------ KUTIPAN DOKUMEN

Desa Lenteng
Barat, Kecamatan Lenteng Kabupaten Sumenep adalah sentra para pandai besi di
Sumenep dan Madura. Terbukti keris, celurit, dan pisau buatan Lenteng Barat
memiliki kualitas terbaik.
Kamis 31 Oktober 2013, Sumenep mendeklarasikan
diri sebagai kota keris. Pendeklarisian ini didasari dua hal; Pertama, terdapat
lebih dari 554 empu keris di Sumenep. Kedua, keris-keris yang dihasilkan telah
diakui UNESCO. Pengakuan UNESCO
(United Nation Education, Scientific and Cultural Organization) tentu tak lepas
dari kegigihan dan konsistensi para empu keris dan pandai besi yang berada di Kota
Sumenep. Tak dipungkiri hingga saat ini Sumenep menjadi ‘gudang’ para pandai
besi di Jawa Timur, bahkan di Indonesia.
Para pandai
besi di Sumenep tersebar di berbagai penjuru kabupaten. Salah satunya Desa
Lenteng Barat Kecamatan Lenteng Kabupaten Sumenep, desa yang terkenal sebagai
kampung para pandai besi. Dari persentase jumlahnya, para pandai besi di Desa
Lenteng Barat mencapai 30% dari jumlah penduduk 11.354 jiwa. Jumlah itu
tersebar di tujuh Dusun, yaitu Jambu Monyet, Padanan, Tarebung, Gunung Malang
Barat, Gunung Malang Timur, Bindung, dan Angsanah.
Dari tujuh
dusun tersebut terdapat satu dusun yang menjadi sentral para pandai besi, yaitu
Dusun Jambu Monyet yang kemudian dikenal sebagai ‘Kampung Pandhian’. Kata
‘Pandhian’ diambil dari bahasa Madura pandhi dengan asal kata mandhi yang
artinya menempa besi. Sedangkan pandhian sendiri berarti tempat menempa
besi. Kampung Pandhian ini memiliki mayoritas penduduk yang menjadi
pandai besi, baik menjadi bos, atau hanya sekedar jadi kuli pukul.
Menurut Kepala
Desa Lenteng Barat, Dororul A’la, meski mayoritas penduduk Desa Lenteng Barat
terutama di Kampung Pandhian tercatat sebagai masyarakat agraris dan peternak,
pekerjaan utama mereka tetap pandai besi atau mandhi. Kegiatan bercocok
tanam dan beternak lebih sering mereka lakukan secara musiman saja seperti pada
musim tanam tembakau atau jagung.

------------
------ BAHAN

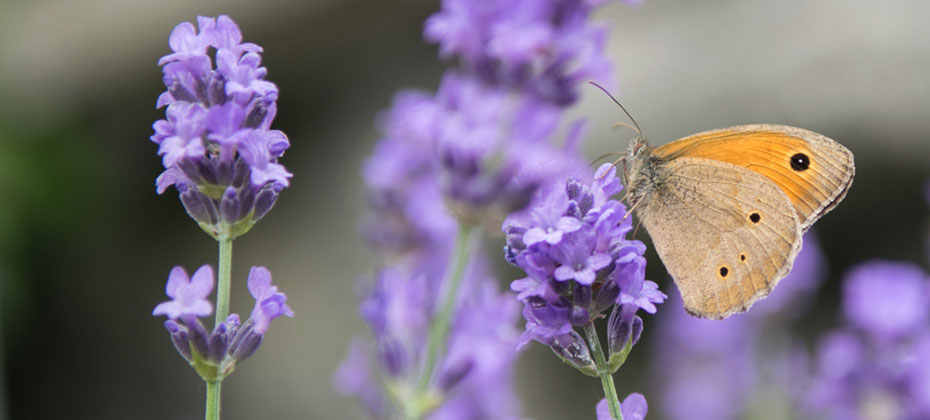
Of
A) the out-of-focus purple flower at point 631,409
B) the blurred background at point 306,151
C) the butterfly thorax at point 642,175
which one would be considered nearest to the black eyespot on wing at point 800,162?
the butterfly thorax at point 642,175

------------
------ BAHAN

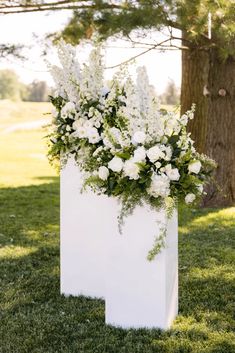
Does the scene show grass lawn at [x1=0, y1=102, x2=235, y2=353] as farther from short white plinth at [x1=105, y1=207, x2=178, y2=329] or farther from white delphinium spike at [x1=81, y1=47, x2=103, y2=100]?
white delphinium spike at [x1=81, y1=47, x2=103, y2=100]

------------

• SOAL 1:
Menurut kutipan dokumen, berapa banyak empu keris yang terdapat di Sumenep?
• SOAL 2:
Sunting kutipan dokumen dengan menulis ulang bagian dari "Menurut Kepala" sampai dengan "tembakau atau jagung.", dan ganti "tembakau" menjadi "padi".
Gunakan hanya kutipan dokumen sebagai sumber jawaban.

• JAWABAN 1:
Lebih dari 554 empu keris.

• JAWABAN 2:
Menurut Kepala
Desa Lenteng Barat, Dororul A’la, meski mayoritas penduduk Desa Lenteng Barat
terutama di Kampung Pandhian tercatat sebagai masyarakat agraris dan peternak,
pekerjaan utama mereka tetap pandai besi atau mandhi. Kegiatan bercocok
tanam dan beternak lebih sering mereka lakukan secara musiman saja seperti pada
musim tanam padi atau jagung.